Maybe you can already see what puzzled me from the way I've set this up: ideal types sounded a lot like basis vectors. Why choose that basis, rather than any other? Couldn't we declare any social form or individual we liked to be an ideal type, and start defining further types by contrast to Fred (or whoever)?
This is something I actually worried at, in my reading and in my offline notebooks, for more --- much more --- than a decade. A resolution did eventually occur to me, but only after I learned a lot about convexity. In fact I think this only occurred to me after convexity had figured crucially in a couple of papers...
The key is that a linear combination of two vectors is just their weighted sum, but if I am taking convex combinations, I am restricted to positive weights (which add up to one). If $\vec{u}$, $\vec{v}$, $\vec{w}$ are my basis vectors, and $\vec{x}$, $\vec{y}$, $\vec{z}$ are three (linearly independent) vectors I can write in terms of the bases, then I can indeed reverse my perspective and express $\vec{u}$, $\vec{v}$, $\vec{w}$ as linear combinations of $\vec{x}$, $\vec{y}$, and $\vec{z}$. But if $\vec{x}$, $\vec{y}$, $\vec{z}$ are convex combinations of $\vec{u}, \vec{v}, \vec{w}$, then I cannot do this reversal. Bounded convex sets have "extreme points", which cannot be generated by taking convex combinations of other points in the set. (Unbounded convex sets, like the whole Euclidean plane, need not have extreme points.) Whether a vector is an extreme point of a convex set is not affected by the basis used to represent the vectors. (Think of the corners of a regular polygon.) In fact, closed, bounded convex sets are precisely the ones which are generated by taking all the possible convex combinations of the extreme points. (Again, think of the corners of a regular polygon.)
So there you have the resolution to my perplexity: just think of "ideal type" as how a sociologist says "extreme point", and insist that when we describe actual phenomena in terms of ideal types, we are always looking at a convex combination of the ideal types.
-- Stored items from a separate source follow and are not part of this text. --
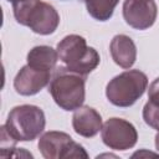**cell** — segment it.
Segmentation results:
<instances>
[{
  "mask_svg": "<svg viewBox=\"0 0 159 159\" xmlns=\"http://www.w3.org/2000/svg\"><path fill=\"white\" fill-rule=\"evenodd\" d=\"M16 21L40 35L53 34L60 24L56 9L41 0H22L12 4Z\"/></svg>",
  "mask_w": 159,
  "mask_h": 159,
  "instance_id": "1",
  "label": "cell"
},
{
  "mask_svg": "<svg viewBox=\"0 0 159 159\" xmlns=\"http://www.w3.org/2000/svg\"><path fill=\"white\" fill-rule=\"evenodd\" d=\"M84 83L86 76L75 71L60 68L48 86L53 101L65 111H76L84 102Z\"/></svg>",
  "mask_w": 159,
  "mask_h": 159,
  "instance_id": "2",
  "label": "cell"
},
{
  "mask_svg": "<svg viewBox=\"0 0 159 159\" xmlns=\"http://www.w3.org/2000/svg\"><path fill=\"white\" fill-rule=\"evenodd\" d=\"M45 124V113L40 107L22 104L10 111L2 127L16 142H29L36 139L42 133Z\"/></svg>",
  "mask_w": 159,
  "mask_h": 159,
  "instance_id": "3",
  "label": "cell"
},
{
  "mask_svg": "<svg viewBox=\"0 0 159 159\" xmlns=\"http://www.w3.org/2000/svg\"><path fill=\"white\" fill-rule=\"evenodd\" d=\"M60 60L68 70L87 76L99 65V55L93 47H87L86 40L80 35H68L57 45Z\"/></svg>",
  "mask_w": 159,
  "mask_h": 159,
  "instance_id": "4",
  "label": "cell"
},
{
  "mask_svg": "<svg viewBox=\"0 0 159 159\" xmlns=\"http://www.w3.org/2000/svg\"><path fill=\"white\" fill-rule=\"evenodd\" d=\"M147 86L148 78L145 73L139 70H130L116 76L108 82L106 96L117 107H129L143 96Z\"/></svg>",
  "mask_w": 159,
  "mask_h": 159,
  "instance_id": "5",
  "label": "cell"
},
{
  "mask_svg": "<svg viewBox=\"0 0 159 159\" xmlns=\"http://www.w3.org/2000/svg\"><path fill=\"white\" fill-rule=\"evenodd\" d=\"M39 149L46 159L88 158L82 145L76 143L67 133L57 130L46 132L39 140Z\"/></svg>",
  "mask_w": 159,
  "mask_h": 159,
  "instance_id": "6",
  "label": "cell"
},
{
  "mask_svg": "<svg viewBox=\"0 0 159 159\" xmlns=\"http://www.w3.org/2000/svg\"><path fill=\"white\" fill-rule=\"evenodd\" d=\"M137 129L132 123L122 118H111L102 127L103 143L114 150H127L135 145Z\"/></svg>",
  "mask_w": 159,
  "mask_h": 159,
  "instance_id": "7",
  "label": "cell"
},
{
  "mask_svg": "<svg viewBox=\"0 0 159 159\" xmlns=\"http://www.w3.org/2000/svg\"><path fill=\"white\" fill-rule=\"evenodd\" d=\"M157 14L158 7L154 0H125L123 4V17L125 22L137 30H145L150 27L155 22Z\"/></svg>",
  "mask_w": 159,
  "mask_h": 159,
  "instance_id": "8",
  "label": "cell"
},
{
  "mask_svg": "<svg viewBox=\"0 0 159 159\" xmlns=\"http://www.w3.org/2000/svg\"><path fill=\"white\" fill-rule=\"evenodd\" d=\"M50 82V72L40 71L29 65L24 66L14 80V88L21 96H32Z\"/></svg>",
  "mask_w": 159,
  "mask_h": 159,
  "instance_id": "9",
  "label": "cell"
},
{
  "mask_svg": "<svg viewBox=\"0 0 159 159\" xmlns=\"http://www.w3.org/2000/svg\"><path fill=\"white\" fill-rule=\"evenodd\" d=\"M72 127L77 134L84 138H92L102 129L101 114L89 106H81L73 113Z\"/></svg>",
  "mask_w": 159,
  "mask_h": 159,
  "instance_id": "10",
  "label": "cell"
},
{
  "mask_svg": "<svg viewBox=\"0 0 159 159\" xmlns=\"http://www.w3.org/2000/svg\"><path fill=\"white\" fill-rule=\"evenodd\" d=\"M109 51L113 61L123 67L129 68L134 65L137 58V47L133 40L127 35H117L109 45Z\"/></svg>",
  "mask_w": 159,
  "mask_h": 159,
  "instance_id": "11",
  "label": "cell"
},
{
  "mask_svg": "<svg viewBox=\"0 0 159 159\" xmlns=\"http://www.w3.org/2000/svg\"><path fill=\"white\" fill-rule=\"evenodd\" d=\"M58 60V53L50 46H36L27 53V65L40 70L48 71L55 68Z\"/></svg>",
  "mask_w": 159,
  "mask_h": 159,
  "instance_id": "12",
  "label": "cell"
},
{
  "mask_svg": "<svg viewBox=\"0 0 159 159\" xmlns=\"http://www.w3.org/2000/svg\"><path fill=\"white\" fill-rule=\"evenodd\" d=\"M119 0H84L88 14L98 21L109 20Z\"/></svg>",
  "mask_w": 159,
  "mask_h": 159,
  "instance_id": "13",
  "label": "cell"
},
{
  "mask_svg": "<svg viewBox=\"0 0 159 159\" xmlns=\"http://www.w3.org/2000/svg\"><path fill=\"white\" fill-rule=\"evenodd\" d=\"M143 119L149 127L159 130V104L150 101L145 103L143 108Z\"/></svg>",
  "mask_w": 159,
  "mask_h": 159,
  "instance_id": "14",
  "label": "cell"
},
{
  "mask_svg": "<svg viewBox=\"0 0 159 159\" xmlns=\"http://www.w3.org/2000/svg\"><path fill=\"white\" fill-rule=\"evenodd\" d=\"M148 98L150 102L155 103V104H159V77L155 78L150 86H149V89H148Z\"/></svg>",
  "mask_w": 159,
  "mask_h": 159,
  "instance_id": "15",
  "label": "cell"
},
{
  "mask_svg": "<svg viewBox=\"0 0 159 159\" xmlns=\"http://www.w3.org/2000/svg\"><path fill=\"white\" fill-rule=\"evenodd\" d=\"M155 148H157V150L159 152V132H158L157 135H155Z\"/></svg>",
  "mask_w": 159,
  "mask_h": 159,
  "instance_id": "16",
  "label": "cell"
},
{
  "mask_svg": "<svg viewBox=\"0 0 159 159\" xmlns=\"http://www.w3.org/2000/svg\"><path fill=\"white\" fill-rule=\"evenodd\" d=\"M7 1H11V2L14 4V2H19V1H22V0H7Z\"/></svg>",
  "mask_w": 159,
  "mask_h": 159,
  "instance_id": "17",
  "label": "cell"
},
{
  "mask_svg": "<svg viewBox=\"0 0 159 159\" xmlns=\"http://www.w3.org/2000/svg\"><path fill=\"white\" fill-rule=\"evenodd\" d=\"M138 1H149V0H138Z\"/></svg>",
  "mask_w": 159,
  "mask_h": 159,
  "instance_id": "18",
  "label": "cell"
}]
</instances>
If taken seriously, this has an interesting implication: we can never put negative weight on an ideal type. Even if we want to say "the way this institution works is the polar opposite of charismatic authority", we would have to find one (or more) ideal types which we could positively mention in our description, and which point in that direction.
(Why, in all that time, did it not occur to me to go the other way, and ask what bits of math work like the way sociologists use ideal types? Because, in my mind, math and physics were obviously more real and more correct than social science or the humanities. That says something unfortunate about how I thought as an undergrad, and I doubt I have actually improved.)